The previous battery powered tesla coil design needed to be well connected to a good RF ground such as a metal rod in the earth. Without this the output would be limited and the driver circuit would be prone to failure.
With this mini tesla coil the RF ground connection is made by connecting it to a copper pad on the handle.
The body of the person holding the device is used as the RF ground and the large area of copper ensures the energy is spread out to prevent RF burns.
In most Tesla Coils this would not be safe at all but this device is very low power so there is little risk of electric shock. The RF its self probably isn’t too healthy though!
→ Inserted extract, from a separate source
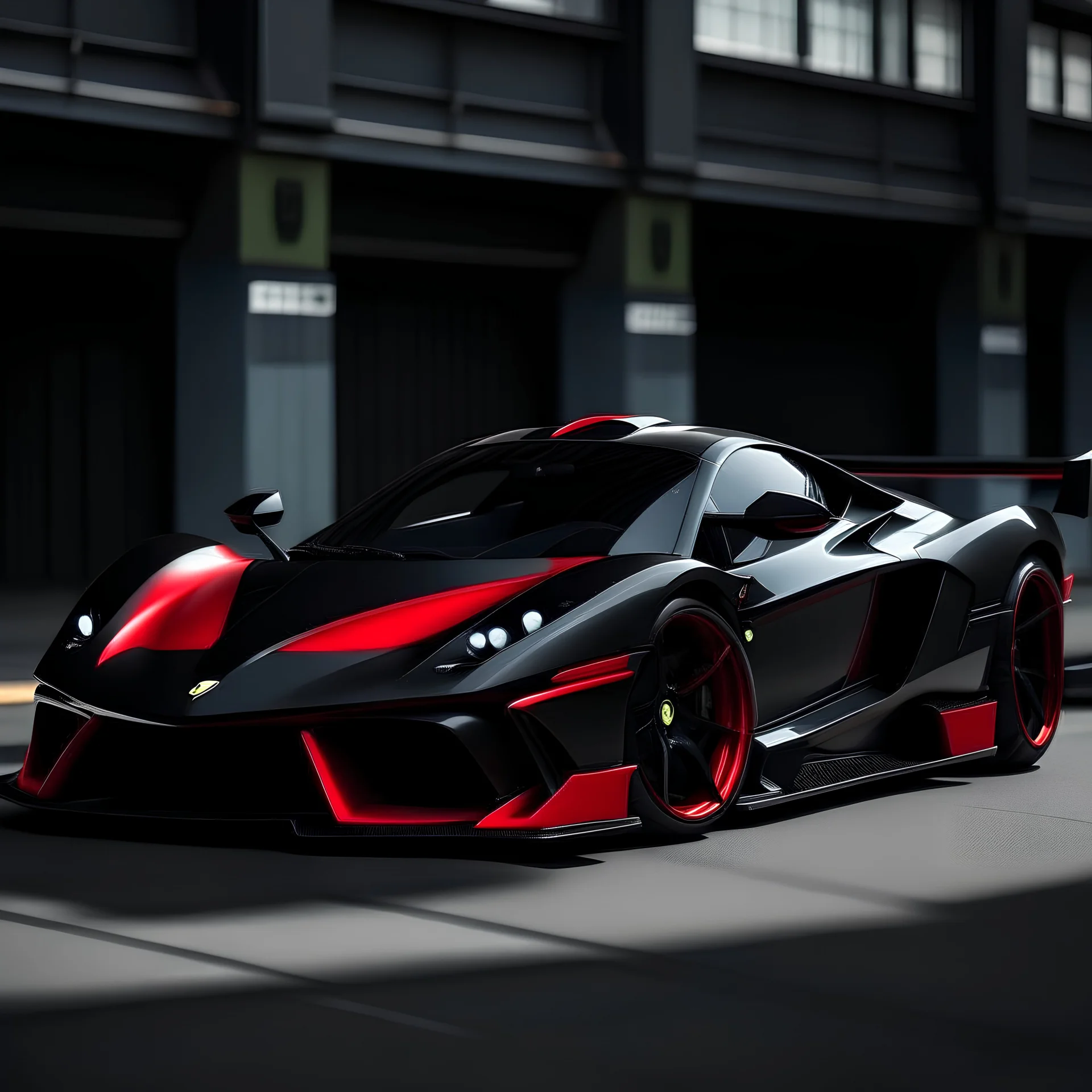black and neon red very modern car that looks similar to the ferrari fxx-k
The TC part (Tesla Coil) uses the common single static spark gap and flat primary design for simplicity and size. The primary coil is closely wound around the base of the secondary with several layers of insulation tape preventing flashover.
The topload sphere is made from a metal draw handle which has been drilled to allow gas to be ejected from the end. A pipe from this sphere runs down the inside of the secondary and to the back of the handle where it can be connected to a gas supply.
Using noble gasses such as Argon or Neon will cause the output arcs to be forced along the flow of gas. This allows the plasma to be directed in a straight line from the tip of the plasma gun. It is also possible to use butane gas which makes this thing into some kind of flamethrower – plasma gun hybrid. The electricity is conducted along the flame from its tip. You can see photos of this effect on our plasma page.
Apart from making cool arcs of plasma, this device even transmits wireless electrical power. It can light bulbs and fluorescent lights just from being nearby.
The interference created by this wireless energy can cause all sorts of electronic devices to switch on and off or start behaving erratically. This is because the energy is causing tiny currents to be induced in the tracks and wires in the devices. If a simple circuit had a matching resonant frequency to that of the plasma gun, it would be possible to collect the wireless energy from a greater distance.
There are several improvements that could be made on this design which could result in a greater power throughput and therefore bigger arcs.
The spark gap is just a single gap which has been seal inside a plastic case for safety and size. This sort of switching will have poor performance due to quenching difficulties and oxide buildup. A solid state version would be better but it would likely be larger and considerably more expensive.
A larger topload would allow for larger breakouts, but it would also need more primary capacitance. The secondary coil is also rather long relative to its width. Ideally this would be shorter and wider.
In conclusion this was a fun project and we hope you find this information useful and interesting.